_Texto_
O unicórnio ("um chifre" em latim) é um cavalo forte, veloz e pode apresentar um temperamento hostil. Sua característica particular é um único chifre espiralado no meio da testa de aproximadamente 45 cm. Em algumas espécies esse chifre é branco na base, preto no meio e vermelho-vivo na ponta. Alguns unicórnios podiam emitir ruídos graves. Algumas lendas ainda descrevem o animal com cavanhaque de bode, pernas de corça e rabo de leão.

Gravura do século XVII.
No chifre reside toda história e pensamentos do unicórnio. Várias lendas dizem que seu chifre possui incríveis poderes mágicos. Um cálice feito a partir dele propiciaria proteção para qualquer um que bebesse nele, além de prevenir contra convulsões, epilepsias e agir contra venenos. Em horas de perigo ou de concentração prolongada o chifre pode apresentar brilho ou esplendor suave. Para a proteção do unicórnio, não podemos ver seu chifre e, por isso, é confundido com um simples cavalo.

_Material fornecido_
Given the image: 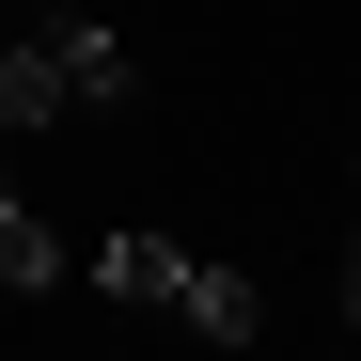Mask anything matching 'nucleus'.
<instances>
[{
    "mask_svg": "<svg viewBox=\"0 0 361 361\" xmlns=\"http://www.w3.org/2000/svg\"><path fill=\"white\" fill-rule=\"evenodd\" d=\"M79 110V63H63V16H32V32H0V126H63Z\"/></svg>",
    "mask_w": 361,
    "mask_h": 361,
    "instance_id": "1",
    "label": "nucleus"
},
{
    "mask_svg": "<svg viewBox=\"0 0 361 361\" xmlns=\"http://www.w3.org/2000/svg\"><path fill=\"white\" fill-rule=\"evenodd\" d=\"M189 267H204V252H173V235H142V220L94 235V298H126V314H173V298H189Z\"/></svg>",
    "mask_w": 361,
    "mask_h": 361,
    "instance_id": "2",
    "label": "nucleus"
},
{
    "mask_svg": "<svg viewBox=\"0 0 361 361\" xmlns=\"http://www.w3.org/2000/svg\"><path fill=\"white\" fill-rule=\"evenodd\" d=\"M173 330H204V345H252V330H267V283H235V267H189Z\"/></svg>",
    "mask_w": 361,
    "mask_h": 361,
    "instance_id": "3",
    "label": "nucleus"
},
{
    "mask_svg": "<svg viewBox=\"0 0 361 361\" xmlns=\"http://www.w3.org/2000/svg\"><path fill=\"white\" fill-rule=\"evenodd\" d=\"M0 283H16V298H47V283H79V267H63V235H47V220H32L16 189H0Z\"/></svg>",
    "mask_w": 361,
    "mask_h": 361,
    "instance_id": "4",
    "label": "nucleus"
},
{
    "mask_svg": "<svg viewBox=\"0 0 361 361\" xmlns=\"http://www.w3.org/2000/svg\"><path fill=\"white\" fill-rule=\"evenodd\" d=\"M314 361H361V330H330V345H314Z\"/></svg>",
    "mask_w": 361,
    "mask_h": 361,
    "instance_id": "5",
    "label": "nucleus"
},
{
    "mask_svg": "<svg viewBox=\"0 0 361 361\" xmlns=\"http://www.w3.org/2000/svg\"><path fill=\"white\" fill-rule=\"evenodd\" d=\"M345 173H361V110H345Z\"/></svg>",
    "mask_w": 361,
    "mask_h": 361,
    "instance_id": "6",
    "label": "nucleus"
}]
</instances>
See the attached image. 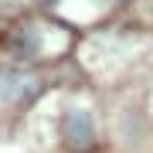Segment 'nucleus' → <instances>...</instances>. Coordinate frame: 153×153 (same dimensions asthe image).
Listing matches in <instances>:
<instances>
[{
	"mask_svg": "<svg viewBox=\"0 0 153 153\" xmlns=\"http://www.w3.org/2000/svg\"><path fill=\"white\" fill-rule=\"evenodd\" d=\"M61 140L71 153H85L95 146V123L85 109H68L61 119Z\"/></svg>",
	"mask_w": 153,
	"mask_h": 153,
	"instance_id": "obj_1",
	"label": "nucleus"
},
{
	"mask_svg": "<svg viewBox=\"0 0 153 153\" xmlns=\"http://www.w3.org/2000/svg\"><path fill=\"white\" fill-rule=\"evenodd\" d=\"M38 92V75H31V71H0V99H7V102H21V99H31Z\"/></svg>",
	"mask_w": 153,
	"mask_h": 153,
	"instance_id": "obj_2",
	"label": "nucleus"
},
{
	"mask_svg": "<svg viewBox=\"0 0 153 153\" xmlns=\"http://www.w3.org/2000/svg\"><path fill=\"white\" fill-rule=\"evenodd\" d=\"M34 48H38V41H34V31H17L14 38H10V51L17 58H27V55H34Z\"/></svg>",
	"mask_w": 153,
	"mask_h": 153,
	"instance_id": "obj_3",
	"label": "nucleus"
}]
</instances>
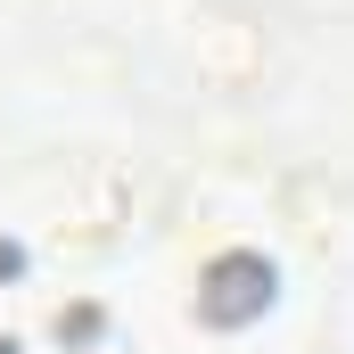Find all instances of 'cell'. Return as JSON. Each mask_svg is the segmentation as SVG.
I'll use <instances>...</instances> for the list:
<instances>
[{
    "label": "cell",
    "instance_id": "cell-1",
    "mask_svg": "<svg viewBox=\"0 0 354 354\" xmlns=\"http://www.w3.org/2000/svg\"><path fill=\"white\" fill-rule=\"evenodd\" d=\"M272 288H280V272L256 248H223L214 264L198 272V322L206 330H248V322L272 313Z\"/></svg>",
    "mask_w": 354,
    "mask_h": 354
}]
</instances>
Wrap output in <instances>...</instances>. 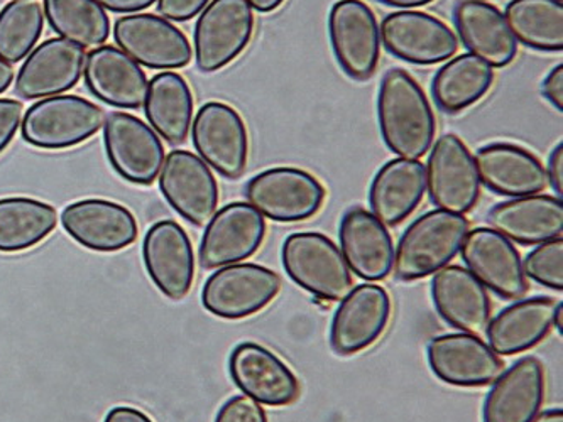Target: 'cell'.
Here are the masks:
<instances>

_O que fazer_
1 > Por favor, resuma o texto sobre o unicórnio em duas frases.
2 > Transforme em lista o parágrafo do texto sobre o unicórnio que começa com "No chifre reside", preservando os fatos principais.
Baseie-se somente no texto.

_Respostas por tarefa_
1 > O unicórnio é um cavalo forte e veloz, que pode ser hostil e tem como marca um único chifre espiralado de cerca de 45 cm no meio da testa. Segundo várias lendas, esse chifre tem poderes mágicos: um cálice feito com ele protegeria quem bebesse nele e agiria contra venenos.

2 >
- O chifre guarda toda a história e os pensamentos do unicórnio.
- Várias lendas atribuem a ele incríveis poderes mágicos.
- Um cálice feito dele protegeria quem bebesse nele, preveniria convulsões e epilepsias e agiria contra venenos.
- Em horas de perigo ou de concentração prolongada, o chifre pode ter um brilho suave.
- Para proteger o unicórnio, não podemos ver seu chifre, e por isso ele é confundido com um simples cavalo.